Author: Jim Wolf
Publication: Yahoo News
Date: March 28, 2004
URL: http://news.yahoo.com/news?tmpl=story&cid=564&u=/nm/20040328/ts_nm/nuclear_pakistan_rumsfeld_dc_2&printer=1
Defense Secretary Donald Rumsfeld
said on Sunday he had no reason to suspect President Pervez Musharraf of
Pakistan of past involvement in an international nuclear black market but
declined to rule out other possible high-level military complicity.
"I do not believe that there's any
evidence or any suggestion that President Musharraf was involved," Rumsfeld
said in an interview on the ABC program "This Week."
Abdul Qader Khan, the so-called
father of Pakistan's nuclear bomb, admitted in February to having given
nuclear weapons know-how and equipment to Iran, Libya and North Korea (news
- web sites), saying he had done so without Pakistani government authorization.
"I'm not going to say that," Rumsfeld
replied when asked whether he was confident there had been no other "high-level
military" involvement in Pakistan.
"You can't prove a negative," he
added. "You can't say that I know that every person connected with the
Pakistani military over some sustained period of time had no knowledge
or participation whatsoever. That's silly. I couldn't do that."

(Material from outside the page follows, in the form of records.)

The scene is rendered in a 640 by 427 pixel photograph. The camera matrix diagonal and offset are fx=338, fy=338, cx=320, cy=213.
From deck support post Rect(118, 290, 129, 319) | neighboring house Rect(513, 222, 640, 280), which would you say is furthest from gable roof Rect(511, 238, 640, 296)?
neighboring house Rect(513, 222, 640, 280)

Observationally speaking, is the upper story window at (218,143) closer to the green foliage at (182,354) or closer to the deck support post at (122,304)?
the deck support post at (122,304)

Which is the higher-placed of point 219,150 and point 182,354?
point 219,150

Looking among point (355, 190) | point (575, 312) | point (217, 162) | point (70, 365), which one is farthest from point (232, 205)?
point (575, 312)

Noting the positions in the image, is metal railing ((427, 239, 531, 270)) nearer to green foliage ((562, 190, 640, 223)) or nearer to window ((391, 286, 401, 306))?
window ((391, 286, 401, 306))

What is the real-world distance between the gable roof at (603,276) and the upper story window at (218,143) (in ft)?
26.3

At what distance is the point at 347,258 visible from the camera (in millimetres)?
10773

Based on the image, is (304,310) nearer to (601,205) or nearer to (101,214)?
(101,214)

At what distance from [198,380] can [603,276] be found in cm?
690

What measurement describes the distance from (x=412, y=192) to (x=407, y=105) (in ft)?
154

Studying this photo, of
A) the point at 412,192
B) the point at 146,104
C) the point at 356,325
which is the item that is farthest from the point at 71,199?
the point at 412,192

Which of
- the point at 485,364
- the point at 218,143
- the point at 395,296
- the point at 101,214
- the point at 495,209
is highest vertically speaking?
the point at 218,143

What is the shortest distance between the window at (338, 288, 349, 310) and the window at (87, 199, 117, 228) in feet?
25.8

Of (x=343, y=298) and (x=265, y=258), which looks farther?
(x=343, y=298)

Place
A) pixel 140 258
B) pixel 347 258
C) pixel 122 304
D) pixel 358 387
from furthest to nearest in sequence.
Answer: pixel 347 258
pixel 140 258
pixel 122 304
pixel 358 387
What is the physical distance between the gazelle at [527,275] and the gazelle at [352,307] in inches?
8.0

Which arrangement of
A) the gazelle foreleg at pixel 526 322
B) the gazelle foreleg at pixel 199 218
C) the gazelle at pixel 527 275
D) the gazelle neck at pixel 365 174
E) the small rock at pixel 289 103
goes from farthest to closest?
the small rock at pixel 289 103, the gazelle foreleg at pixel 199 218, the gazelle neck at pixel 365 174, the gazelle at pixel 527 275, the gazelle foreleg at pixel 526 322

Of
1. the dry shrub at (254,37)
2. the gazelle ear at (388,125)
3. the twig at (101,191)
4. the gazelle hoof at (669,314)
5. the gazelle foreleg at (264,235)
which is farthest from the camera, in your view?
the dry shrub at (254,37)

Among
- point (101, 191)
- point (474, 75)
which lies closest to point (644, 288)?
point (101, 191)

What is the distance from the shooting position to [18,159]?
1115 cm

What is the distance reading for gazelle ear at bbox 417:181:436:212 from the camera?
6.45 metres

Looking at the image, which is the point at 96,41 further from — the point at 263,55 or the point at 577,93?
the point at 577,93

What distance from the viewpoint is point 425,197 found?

Critics have questioned how Khan
could have carried out illicit sales going back to the late 1980s without
some level of official support.
Musharraf, in a taped ABC interview
in Islamabad on Friday, dismissed published reports about a possible deal
with President Bush (news - web sites) to go easy on him over the Khan-headed
nuclear black market.
The deal purportedly would have
been getting the Pakistani army to crack down hard on suspected al Qaeda
guerrillas loyal to Osama bin Laden (news - web sites) in tribal areas
along the Afghan border.
"There is no deal whatsoever," said
Musharraf, an Army general who seized power in an October, 1999, coup.
"This is all humbug. There is just no deal."
He reiterated that Khan acted on
his own and that neither the military nor the government was involved in
illicit nuclear deals.
Musharraf also played down the harm
done by the nuclear technology transfers to which Khan has confessed.
"People are, I think, over-assessing
the physical damage of the proliferation that he has done," he said.
"If I hand over a missile or a bomb
to any extremist, believe me, he can do nothing about it," he said. "He
cannot explode it" without knowledge of a sophisticated triggering mechanism.